課題の進め方:
インタビュー記事から「Q:越智さんは、世界的に評価」から「れほど違いがないんですよね。」までを、両端を含めて一字も変えずに引用すること。

抜粋テキスト:
スペシャルインタビュー

今回は、世界的に活躍するインテリアプロダクトデザイナーであり、同時に先進のプロジェクションマッピングでも注目を集める越智 典(おち つかさ)さんです。

「インテリアデザインもプロジェクション
マッピングも同じ空間演出です。」

Q:越智さんは、世界的に評価の高いインテリアプロダクトデザイナーであると同時に、気鋭のプロジェクションマッピングクリエーターでもあります。
さらには、展示会ブースやステージデザインから、webなどの平面デザインと、驚くほど幅広く活躍されていますね。

越智 典さん(以下/越智):私にしたら、インテリアプロダクトもプロジェクションマッピングも、感覚的にはそれほど違いがないんですよね。

Q:椅子などのインテリア家具と映像アートでは、ずいぶん違うように思えるのですが。

越智:扱う大きさと視点に違いはありますが、空間を演出するという意味では同じだと思っています。

Q:2013年にはNY ICFF 2013(2013年ニューヨーク国際現代家具見本市)のJETRO(日本貿易振興機構)ブースに出展され、特に椅子のデザインなどでは世界でも極めて高い評価を得ていらっしゃいますが、越智さんにとっては椅子のデザインも空間演出ということなのでしょうか。

越智:そうですね、例えば私のデザインした椅子が一脚そこに存在するだけで、その空間の雰囲気がガラッと変わる、そういうデザインをしたいと思っています。そういう意味ではプロジェクションマッピングも椅子も、空間を変化させる1つのツールだという考え方です。

「子供の頃は、機械の分解が好きで
気になるとすぐに分解していました。」

Q:最初はインテリアプロダクトデザインから始められたのですか。

越智:実は、インテリアプロダクトのデザインも映像のクリエイティブも、始めたのはほぼ同時期なんです。
プロダクトデザインがやりたくて育英工業高等専門学校のデザイン学科に入学したのですが、夏休みに父親の紹介で映像関係の会社でバイトを始めました。
そこで、プロジェクションマッピングのベースとなる映像クリエイティブの基礎を学んだので、インテリアプロダクトデザインもプロジェクションマッピングも、ほぼ同時期に始めたということになります。

提供情報:
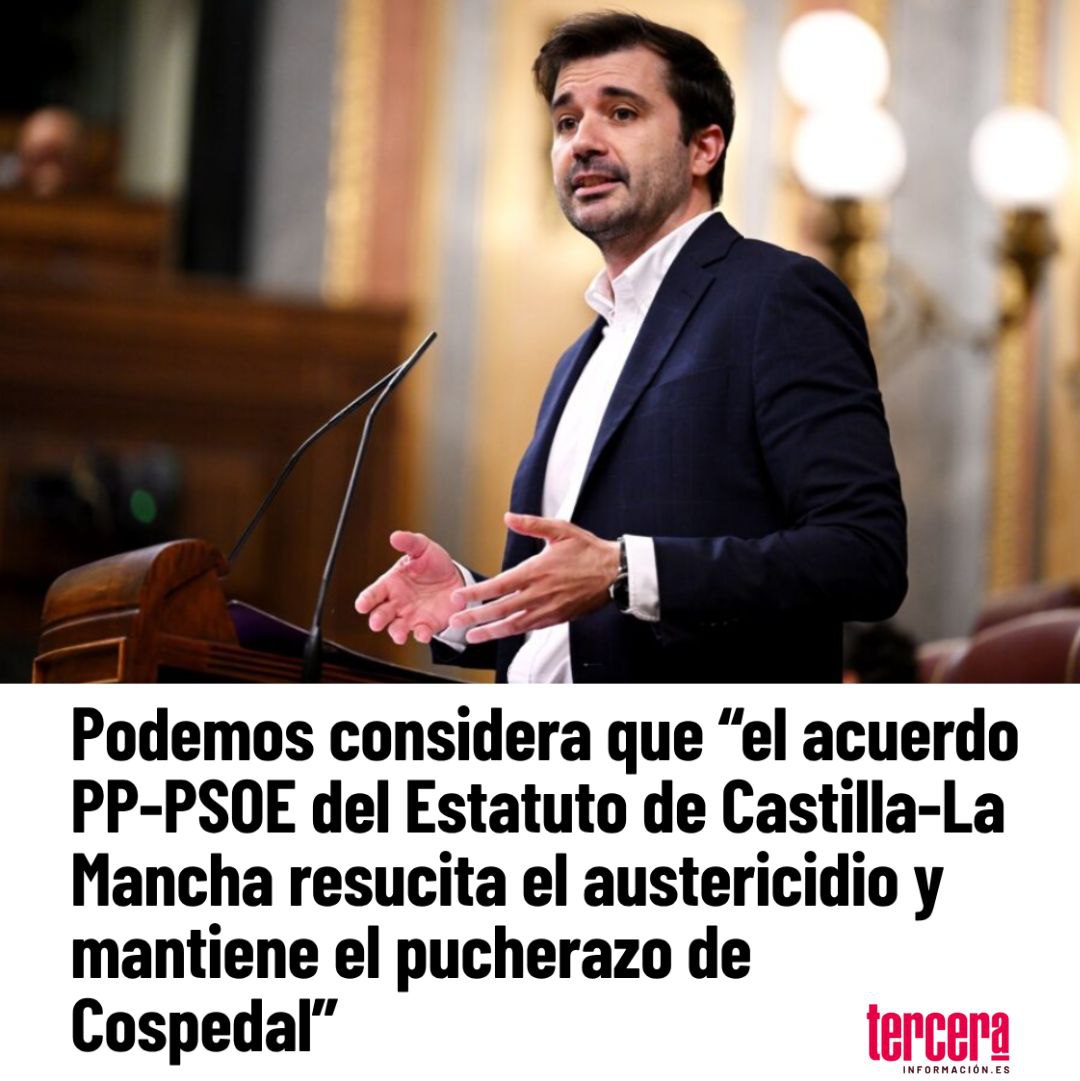 Podemos considera que “el acuerdo PP-PSOE del Estatuto de Castilla-La Mancha resucita el austericidio y mantiene el pucherazo de Cospedal”

tercera
INFORMACIÓN.ES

この課題の解答:
Q:越智さんは、世界的に評価の高いインテリアプロダクトデザイナーであると同時に、気鋭のプロジェクションマッピングクリエーターでもあります。
さらには、展示会ブースやステージデザインから、webなどの平面デザインと、驚くほど幅広く活躍されていますね。

越智 典さん(以下/越智):私にしたら、インテリアプロダクトもプロジェクションマッピングも、感覚的にはそれほど違いがないんですよね。